The two model sizes and their scale

The original paper released two configurations, and their names are still used as shorthand:

ModelTransformer layersHidden sizeAttention headsParameters
BERT-Base1276812~110 million
BERT-Large241,02416~340 million

Both were pre-trained on the BooksCorpus (~800M words) plus English Wikipedia (~2,500M words). By 2018 standards these were large models; by today’s standards a 340M-parameter encoder is small and cheap to fine-tune, which is precisely why BERT-family models are still deployed at scale where a multi-billion-parameter generative model would be overkill.

Why “bidirectional” was the breakthrough

Earlier context-aware models faced a chicken-and-egg problem: a standard left-to-right language model cannot simply look at both directions at once, because a word would then be able to “see itself” through the future context and prediction becomes trivial. Masked language modelling sidesteps this by hiding the target word entirely, so the model must reconstruct it from surrounding context without ever seeing the answer. This is what let BERT condition every token’s representation on the entire sentence — the single design choice that produced its state-of-the-art results on the GLUE and SQuAD benchmarks in 2018.

Where BERT sits today

BERT is an understanding model, not a generation model, and that distinction still maps cleanly onto real deployment choices:

  • Use a BERT-family encoder for classification, entity extraction, retrieval/embeddings, re-ranking search results, and semantic similarity — tasks where you feed in text and want a label, a span, or a vector out.
  • Use a decoder (GPT-family) model when you need to produce fluent text: chat, summarisation, code generation.

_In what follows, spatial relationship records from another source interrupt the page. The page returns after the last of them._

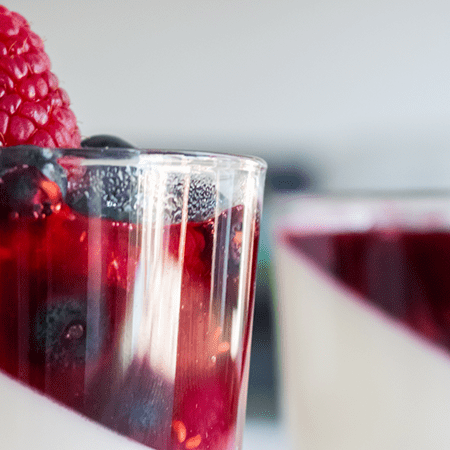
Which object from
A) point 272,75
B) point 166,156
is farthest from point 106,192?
point 272,75

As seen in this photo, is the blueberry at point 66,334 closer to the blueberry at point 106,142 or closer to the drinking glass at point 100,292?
the drinking glass at point 100,292

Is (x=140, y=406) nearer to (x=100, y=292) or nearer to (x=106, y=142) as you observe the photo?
(x=100, y=292)

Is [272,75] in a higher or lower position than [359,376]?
higher

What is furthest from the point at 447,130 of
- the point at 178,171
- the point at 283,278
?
the point at 178,171

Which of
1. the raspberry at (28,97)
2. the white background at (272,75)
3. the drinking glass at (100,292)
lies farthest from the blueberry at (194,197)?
the white background at (272,75)

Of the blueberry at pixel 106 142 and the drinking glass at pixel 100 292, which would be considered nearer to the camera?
the drinking glass at pixel 100 292

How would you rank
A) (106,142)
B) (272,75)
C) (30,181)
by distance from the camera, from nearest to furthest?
(30,181)
(106,142)
(272,75)

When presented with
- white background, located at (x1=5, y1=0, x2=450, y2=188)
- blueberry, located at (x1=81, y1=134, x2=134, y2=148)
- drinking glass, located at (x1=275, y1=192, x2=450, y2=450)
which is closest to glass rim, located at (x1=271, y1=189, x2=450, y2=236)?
drinking glass, located at (x1=275, y1=192, x2=450, y2=450)
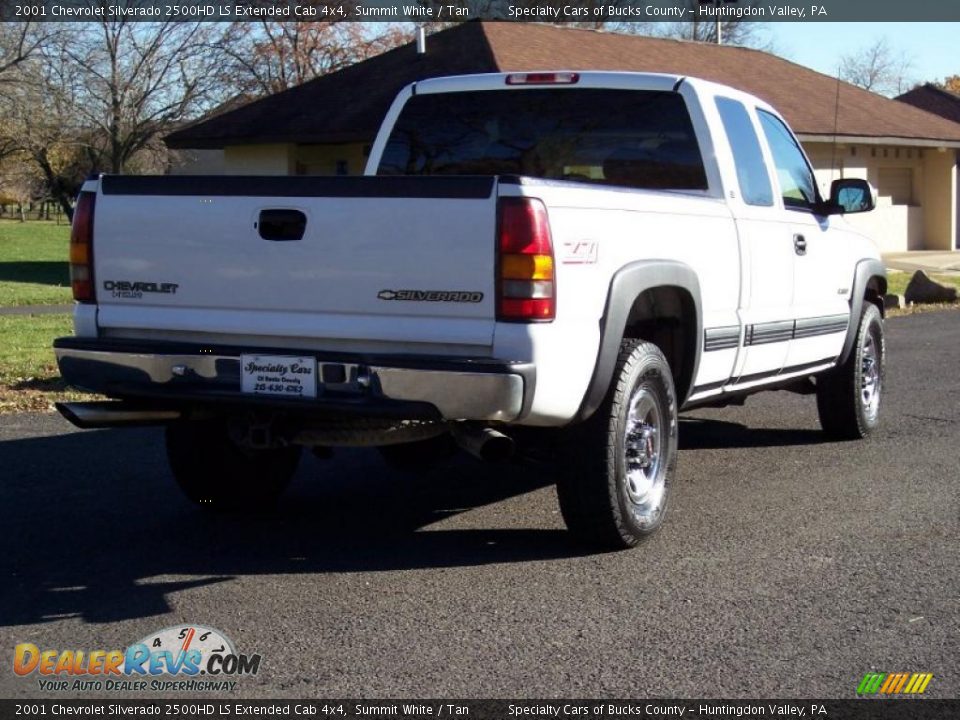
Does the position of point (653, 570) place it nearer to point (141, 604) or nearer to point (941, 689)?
point (941, 689)

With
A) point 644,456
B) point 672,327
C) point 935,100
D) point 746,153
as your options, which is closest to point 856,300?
point 746,153

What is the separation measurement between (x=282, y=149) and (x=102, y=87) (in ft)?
55.4

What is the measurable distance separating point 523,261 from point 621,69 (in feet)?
72.6

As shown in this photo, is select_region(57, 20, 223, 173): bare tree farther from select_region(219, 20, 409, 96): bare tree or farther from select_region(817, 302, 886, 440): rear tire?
select_region(817, 302, 886, 440): rear tire

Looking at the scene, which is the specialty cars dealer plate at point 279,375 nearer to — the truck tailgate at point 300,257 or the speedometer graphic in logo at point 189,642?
the truck tailgate at point 300,257

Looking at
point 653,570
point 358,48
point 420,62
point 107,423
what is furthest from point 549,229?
point 358,48

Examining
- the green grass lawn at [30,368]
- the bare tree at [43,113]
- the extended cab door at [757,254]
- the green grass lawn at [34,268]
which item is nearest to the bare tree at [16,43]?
the bare tree at [43,113]

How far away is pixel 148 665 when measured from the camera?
439 centimetres

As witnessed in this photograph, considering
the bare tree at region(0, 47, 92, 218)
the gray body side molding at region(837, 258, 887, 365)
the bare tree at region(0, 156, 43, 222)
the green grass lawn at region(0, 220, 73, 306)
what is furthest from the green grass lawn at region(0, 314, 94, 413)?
the bare tree at region(0, 156, 43, 222)

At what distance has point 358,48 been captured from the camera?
54.4m

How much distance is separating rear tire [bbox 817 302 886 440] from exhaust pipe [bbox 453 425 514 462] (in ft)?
12.2

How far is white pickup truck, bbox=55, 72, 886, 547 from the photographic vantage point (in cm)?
494

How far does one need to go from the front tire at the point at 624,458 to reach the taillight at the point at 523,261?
2.43ft

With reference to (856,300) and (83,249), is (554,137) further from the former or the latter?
(83,249)
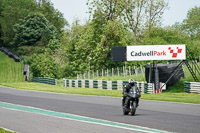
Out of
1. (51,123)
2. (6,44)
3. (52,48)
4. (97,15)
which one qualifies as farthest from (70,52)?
(51,123)

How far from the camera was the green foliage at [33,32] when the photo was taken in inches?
4277

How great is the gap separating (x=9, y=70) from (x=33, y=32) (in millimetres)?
26540

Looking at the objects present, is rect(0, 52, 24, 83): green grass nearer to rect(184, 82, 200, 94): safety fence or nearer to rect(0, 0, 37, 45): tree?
rect(0, 0, 37, 45): tree

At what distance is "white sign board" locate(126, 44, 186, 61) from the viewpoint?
1522 inches

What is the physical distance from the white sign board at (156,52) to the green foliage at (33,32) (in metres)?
70.6

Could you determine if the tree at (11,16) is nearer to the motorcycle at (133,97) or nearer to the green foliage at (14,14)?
the green foliage at (14,14)

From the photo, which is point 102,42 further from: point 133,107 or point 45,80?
point 133,107

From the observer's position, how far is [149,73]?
129 ft

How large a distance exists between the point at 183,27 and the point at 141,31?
33.4 m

Modern retrieval-augmented and semantic-search systems frequently pair the two — a BERT-style encoder builds the embeddings that find relevant documents, and a decoder writes the answer. Google itself reported using BERT to improve understanding of search queries from 2019 onward.

Where BERT sits in 2026

BERT-style encoders did not disappear when generative LLMs arrived — they moved into the plumbing. Embedding models used for semantic search and RAG retrieval, rerankers, content moderation classifiers, and named-entity extractors are overwhelmingly encoder architectures descended from BERT, because a bidirectional encoder remains cheaper and often more accurate than a generative model for classify-and-score workloads. Knowing the encoder / decoder distinction is still the fastest way to predict which architecture a production NLP task actually needs.